§ EXERCISE REQUIREMENTS
Your answer must match the material exactly, line for line.

*** Opening THE RECORDS ***

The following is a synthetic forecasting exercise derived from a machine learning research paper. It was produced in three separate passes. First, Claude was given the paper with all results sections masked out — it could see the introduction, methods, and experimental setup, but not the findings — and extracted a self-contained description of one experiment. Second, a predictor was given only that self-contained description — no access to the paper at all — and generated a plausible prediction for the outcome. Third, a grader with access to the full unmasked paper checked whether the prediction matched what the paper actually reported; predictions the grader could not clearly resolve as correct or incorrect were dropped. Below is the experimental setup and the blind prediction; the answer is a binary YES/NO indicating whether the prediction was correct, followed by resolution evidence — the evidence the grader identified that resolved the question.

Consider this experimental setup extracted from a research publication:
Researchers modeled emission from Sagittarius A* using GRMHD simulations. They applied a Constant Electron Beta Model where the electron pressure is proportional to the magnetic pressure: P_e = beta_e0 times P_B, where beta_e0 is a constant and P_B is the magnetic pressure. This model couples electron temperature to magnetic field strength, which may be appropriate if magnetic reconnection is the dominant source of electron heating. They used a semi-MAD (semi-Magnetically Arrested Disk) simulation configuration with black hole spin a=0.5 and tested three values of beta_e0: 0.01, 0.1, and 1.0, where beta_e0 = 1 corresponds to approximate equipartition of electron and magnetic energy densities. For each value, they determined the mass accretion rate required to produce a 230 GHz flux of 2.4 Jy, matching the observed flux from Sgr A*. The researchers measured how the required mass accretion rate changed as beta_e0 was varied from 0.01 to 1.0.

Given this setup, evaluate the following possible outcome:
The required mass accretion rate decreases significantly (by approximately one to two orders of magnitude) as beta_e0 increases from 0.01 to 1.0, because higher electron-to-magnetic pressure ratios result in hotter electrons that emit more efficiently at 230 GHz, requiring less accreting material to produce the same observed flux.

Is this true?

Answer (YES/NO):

*** Closing THE RECORDS ***

§ SOLUTION FOR THIS TASK
The following is a synthetic forecasting exercise derived from a machine learning research paper. It was produced in three separate passes. First, Claude was given the paper with all results sections masked out — it could see the introduction, methods, and experimental setup, but not the findings — and extracted a self-contained description of one experiment. Second, a predictor was given only that self-contained description — no access to the paper at all — and generated a plausible prediction for the outcome. Third, a grader with access to the full unmasked paper checked whether the prediction matched what the paper actually reported; predictions the grader could not clearly resolve as correct or incorrect were dropped. Below is the experimental setup and the blind prediction; the answer is a binary YES/NO indicating whether the prediction was correct, followed by resolution evidence — the evidence the grader identified that resolved the question.

Consider this experimental setup extracted from a research publication:
Researchers modeled emission from Sagittarius A* using GRMHD simulations. They applied a Constant Electron Beta Model where the electron pressure is proportional to the magnetic pressure: P_e = beta_e0 times P_B, where beta_e0 is a constant and P_B is the magnetic pressure. This model couples electron temperature to magnetic field strength, which may be appropriate if magnetic reconnection is the dominant source of electron heating. They used a semi-MAD (semi-Magnetically Arrested Disk) simulation configuration with black hole spin a=0.5 and tested three values of beta_e0: 0.01, 0.1, and 1.0, where beta_e0 = 1 corresponds to approximate equipartition of electron and magnetic energy densities. For each value, they determined the mass accretion rate required to produce a 230 GHz flux of 2.4 Jy, matching the observed flux from Sgr A*. The researchers measured how the required mass accretion rate changed as beta_e0 was varied from 0.01 to 1.0.

Given this setup, evaluate the following possible outcome:
The required mass accretion rate decreases significantly (by approximately one to two orders of magnitude) as beta_e0 increases from 0.01 to 1.0, because higher electron-to-magnetic pressure ratios result in hotter electrons that emit more efficiently at 230 GHz, requiring less accreting material to produce the same observed flux.

Is this true?

Answer (YES/NO):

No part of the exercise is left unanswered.